◆ ACTIVITY: From the listing below, copy each line where "slope" occurs.

◆ MATERIAL FOR THIS TASK:
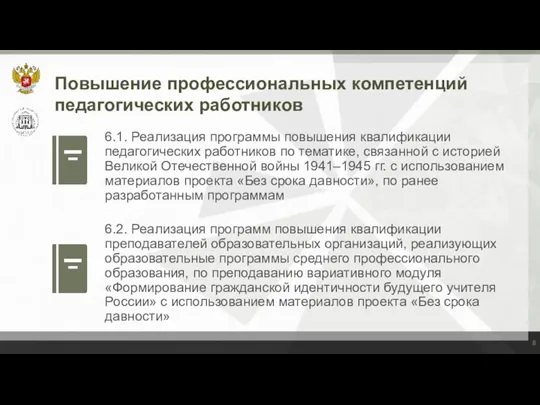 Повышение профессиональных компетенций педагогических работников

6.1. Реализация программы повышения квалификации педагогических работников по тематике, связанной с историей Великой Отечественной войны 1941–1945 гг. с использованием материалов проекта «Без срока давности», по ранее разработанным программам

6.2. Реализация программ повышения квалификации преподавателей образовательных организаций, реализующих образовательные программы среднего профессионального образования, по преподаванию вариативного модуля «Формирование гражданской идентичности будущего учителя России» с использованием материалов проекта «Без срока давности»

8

==

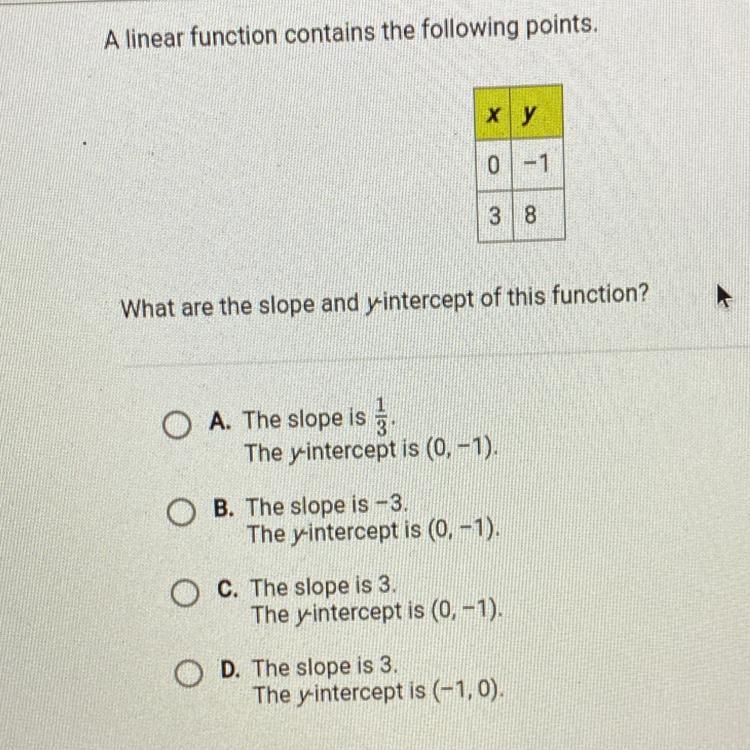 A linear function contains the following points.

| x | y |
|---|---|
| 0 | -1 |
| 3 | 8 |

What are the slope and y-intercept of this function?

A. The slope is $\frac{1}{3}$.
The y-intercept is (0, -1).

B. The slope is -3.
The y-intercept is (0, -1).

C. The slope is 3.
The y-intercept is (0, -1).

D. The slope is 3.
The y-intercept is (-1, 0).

◆ ANSWER AREA:
What are the slope and y-intercept of this function?
A. The slope is $\frac{1}{3}$.
B. The slope is -3.
C. The slope is 3.
D. The slope is 3.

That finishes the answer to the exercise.